The similarity profile test (SIMPROF), Clarke KR, Somerfield PJ, Gorley RN 2008, J Exp Mar Biol Ecol 366: 56-69, is a permutation test of the null hypothesis that a specified set of samples, which are not a priori divided into groups, contain no multivariate structure to further examine. (Do not confuse this with the ANOSIM test, Section 9, which tests prior group structures of times, sites, treatments etc). The SIMPROF procedure, usually a sequence of SIMPROF tests, is used extensively in PRIMER to provide stopping rules for all the clustering methods: unconstrained sample clustering in this section (and Chapter 3, CiMC p3-6); species (or more general variable) clustering into coherent response curves in Section 10 (and the start of Chapter 7, CiMC); and biotic sample clustering constrained by thresholds on environmental variables in Section 13 (and Chapter 11, CiMC p11-13). The similarity profile itself is the set of resemblances among all pairs of the specified samples, ranked from smallest to largest, and the ordered resemblances then plotted (y-axis) against their rank (x-axis). The departure of this curve from its ‘expected’ shape under the null hypothesis is the basis of the test. For example, if there is genuine clustering within a set of biotic samples, there will be many more smaller similarities and larger similar¬ities than if all the samples came from the same community (and therefore all had intermediate similarities to each other). The ‘expected’ profile is obtained by permuting the entries for each variable (e.g. species) across that subset of samples, separately for each variable, thus producing a ‘null’ condition in which samples can have no real structure. Such simulations realistic¬ally fix the variable values, e.g. to have the same pattern of rare and common species, with the same counts, as the real matrix, and thus require no assumptions about the differing forms the distributions of abundances may take for the differing species. The random rearrangements are repeated a large number of times (under user control), producing many ‘expected’ profiles under the null, for which the average and percentile (say 95% or 99%) values at each rank are plotted along with the real profile. A typical real profile, with mean and 99% limits from the permuted profiles, for all 57 samples of the data below, now follows (on left; see later for the routine which constructs these plots, under SIMPROF direct run).

ScreenshotPage91a.png

The summed absolute distances ($\pi$) between the real similarity profile and the simulated mean profile is the test statistic.

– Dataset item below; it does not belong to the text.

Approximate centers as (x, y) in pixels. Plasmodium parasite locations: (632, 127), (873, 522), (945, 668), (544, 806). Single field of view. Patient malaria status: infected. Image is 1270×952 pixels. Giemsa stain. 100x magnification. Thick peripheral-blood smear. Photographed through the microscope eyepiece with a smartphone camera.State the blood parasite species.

A second set of simulated profiles are then generated and $\pi$ computed between each of these and the mean profile (from the first set). This defines a range of likely values of the test statistic $\pi$​ under the null hypothesis (above histogram, right), and the real $\pi$ (dashed line, far right) is compared to this to give a p value, as for any test, given as a percentage (see stages in permutation testing, Chapter 6, CiMC). Here the real $\pi$ is the most extreme of 1000 arrangements of the matrix (999 permuted and one real one), hence $\rho <$ 1 in 1000 (0.1%) and the null is rejected – there is structure. The SIMPROF procedure in CLUSTER separately repeats this test on the two sample clusters at the next level down, and so on until no further significant results are obtained.